The Commission used to resist calls for a whistleblower directive, saying that this was outside EU competence. To show that it could be done, my group in the European Parliament, the Greens/EFA, put together a draft – and many of its key points are now found in the Commission’s proposal!
- The directive protects a broad range of whistleblowers: Not just employees, but also shareholders, interns, job applicants or volunteers.
- It applies to whistleblowers in most areas of EU competence, including environment, food, public procurement, product safety, taxation, data protection and many others.
- They are to be protected from lawsuits and criminal cases, but also harassment at the workplace, dismissal, or any other retaliation from the employer.
- Whistleblowers can legally disclose information not just about breaches of the law, but also abuses that go against the spirit of the law and attempts to defeat the purpose of laws.
- That the protection does not depend on the intent of the whistleblowers, but just on the relevancy of the information disclosed, will help avoid attempts at character assassination in court.
- The directive also leaves national governments able to adopt even higher standards for protection.

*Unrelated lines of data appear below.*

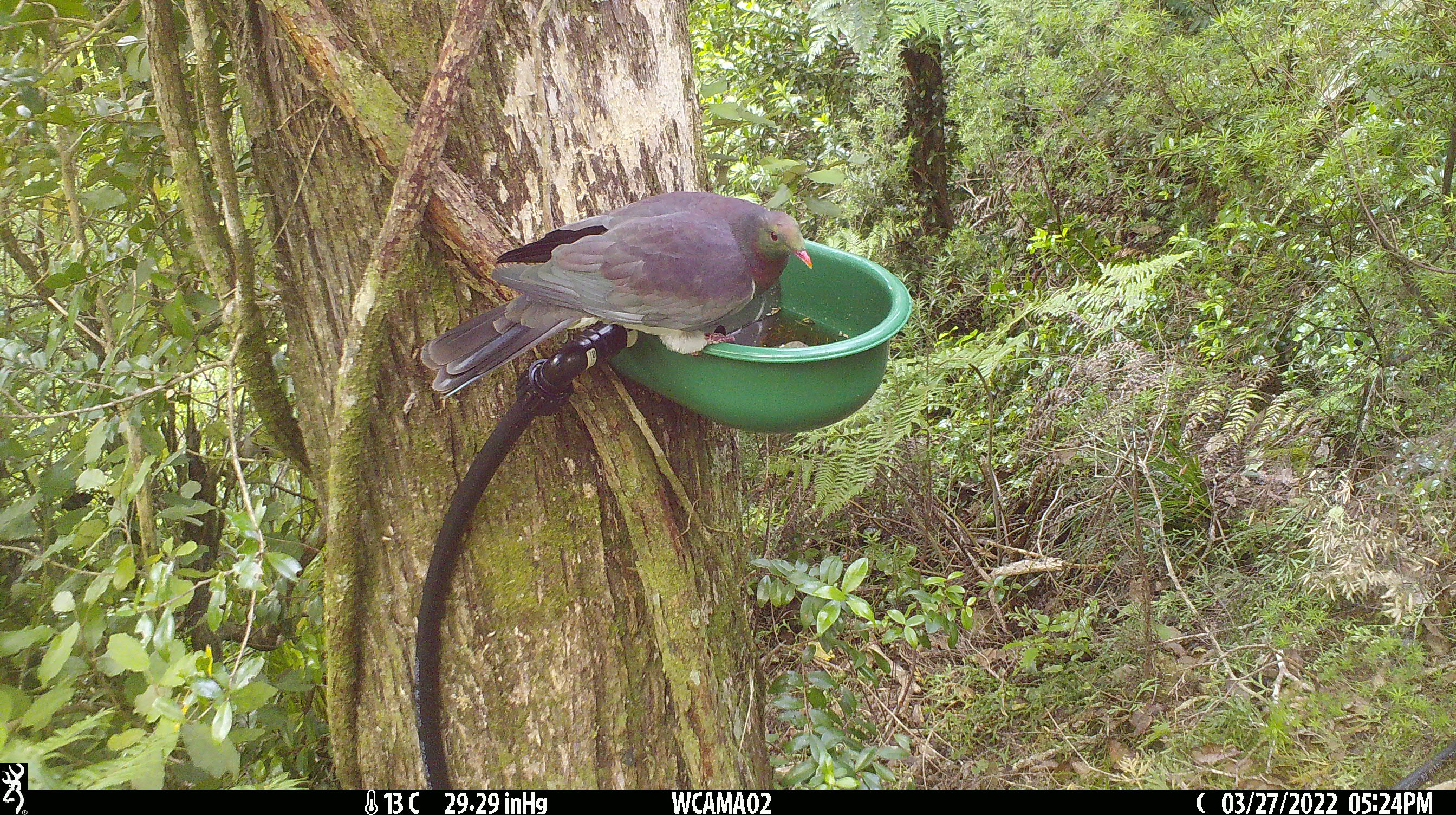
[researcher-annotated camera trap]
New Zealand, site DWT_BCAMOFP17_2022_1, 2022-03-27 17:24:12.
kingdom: Animalia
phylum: Chordata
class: Aves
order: Columbiformes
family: Columbidae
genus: Hemiphaga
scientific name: Hemiphaga novaeseelandiae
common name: new zealand pigeon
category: kereru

We will push to quickly make this proposal law, suggesting further improvements:
- The draft currently sets the barriers for whistleblowers to go straight to the public too high. Unless they can show an imminent danger to the public interest, they have to go through formal reporting first. Imagine asking LuxLeaks whistleblower Antoine Deltour to report the illegal tax practices of Luxembourg to his employers, or to the Luxembourg authorities! Whistleblowers should be able to choose freely whether to go public immediately.
- We also want to see anonymous whistleblowing covered explicitly.
- Additional areas of EU competence should be mentioned, like asylum & migration, trade agreements and non-nuclear energy.
For further analysis, see the Greens/EFA fact sheet.
The remaining challenge will be to get the member state governments to agree in the Council. We need to adopt this law before the EU elections next year and make sure it is free of loopholes.
Last year, LuxLeaks whistleblower Antoine Deltour was convicted for disclosing trade secrets – let’s prevent this from ever happening again!